Lorre is another interesting element in this legal puzzle. Sheen’s deal is with Warner Bros., not Lorre, so he will argue that even if his beef with Warners goes to arbitration, he should be allowed to litigate publicly with Lorre, whom he believes was behind the decision to boot him from Men. The studio will counter that the arbitration clause in Sheen’s deal covers all disputes that “arise” out of his work on Men, which would include claims against Lorre. The showrunner and his lead lawyer Howard Weitzman have so far backed Warners in legal filings and they are expected to appear with a unified voice at the hearing on Tuesday. The judge could allow the Sheen/WB case to go to arbitration while the Sheen/Lorre case proceeds in court, but it’s unlikely the case will be split up like that.

So what happens if Charlie loses on Tuesday?

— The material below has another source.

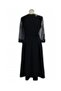 Rochie de gală bleumarin - 4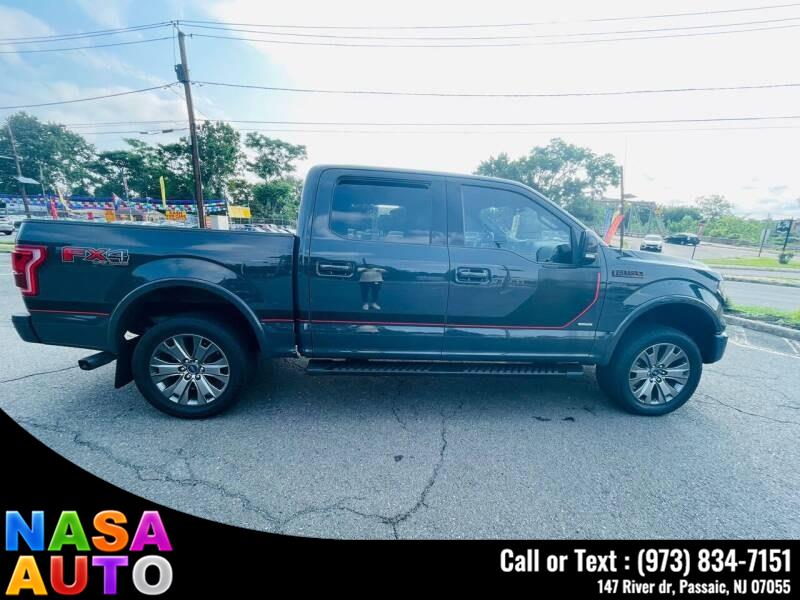 2016 Ford F-150 4WD SuperCrew 145" Lariat, available for sale in Passaic, New Jersey | Nasa Auto. Passaic, New Jersey 2016 Ford F-150 4WD SuperCrew 145" Lariat, available for sale in Passaic, New Jersey | Nasa Auto. Passaic, New Jersey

If the judge sides with Warners and Lorre and grants the motion to compel arbitration, the case will likely proceed in front of Justice Neal. That means the two sides will file their opening briefs and begin to put together their cases to be argued privately.

And if Charlie wins?

If the judge sides with Sheen and asserts jurisdiction over the case, Warners and Lorre could appeal (denials of motions to compel arbitration are appealable). If so, the case would be put on hold while that issue is worked out. If there is no appeal, Sheen’s case would proceed toward a public trial.

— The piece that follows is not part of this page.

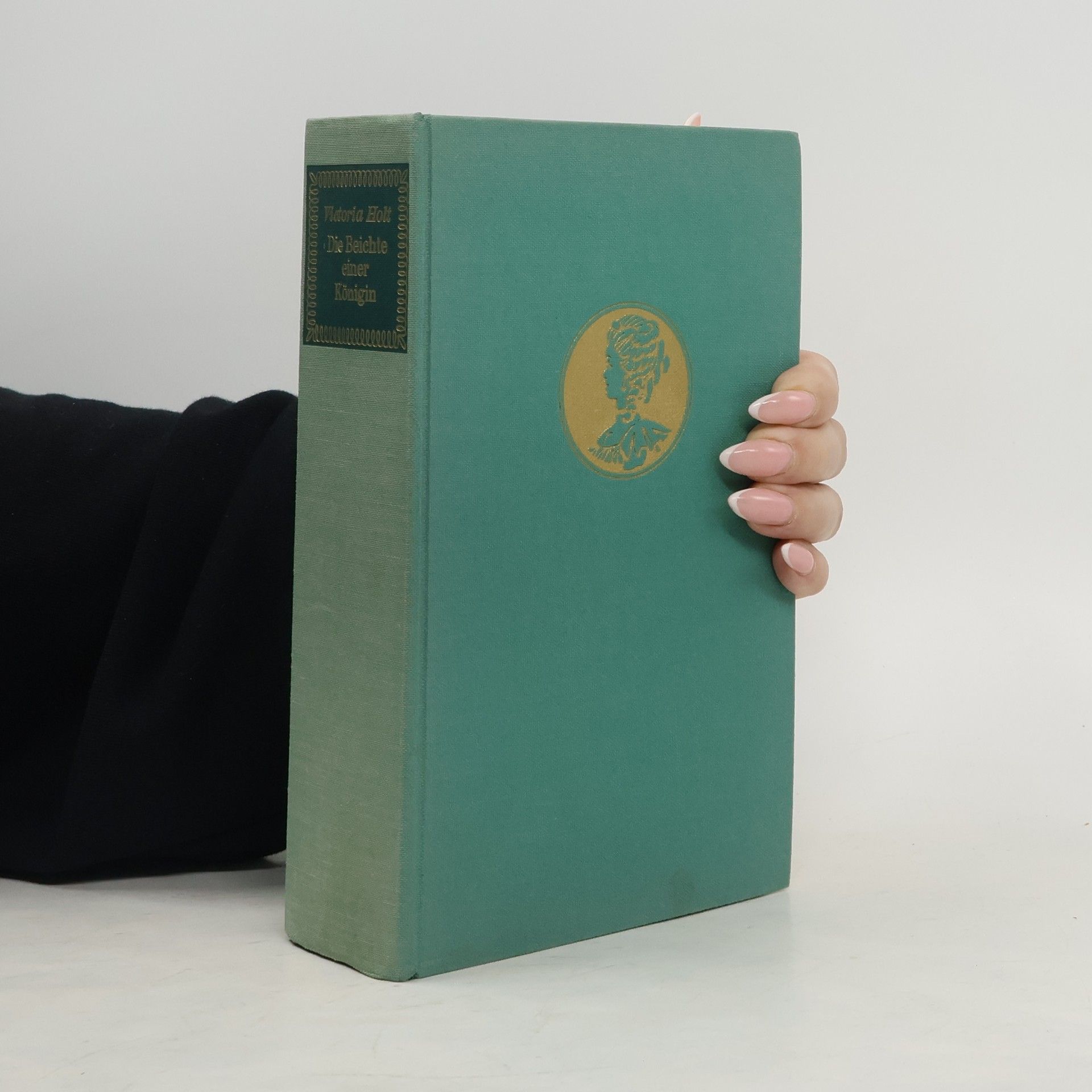 Victoria Holt Die Beichte einer Königin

Does any of this impact whether Charlie will ultimately win the case?

Yes and no. The substantive issues remain the same whether the case is public or private. But a private judge described to us as conservative and by-the-book would likely hear evidence differently than a jury of Sheen’s peers (does a rock star from Mars even have any peers?). And, of course, keeping everything private would make the whole thing a lot less interesting for observers like ourselves.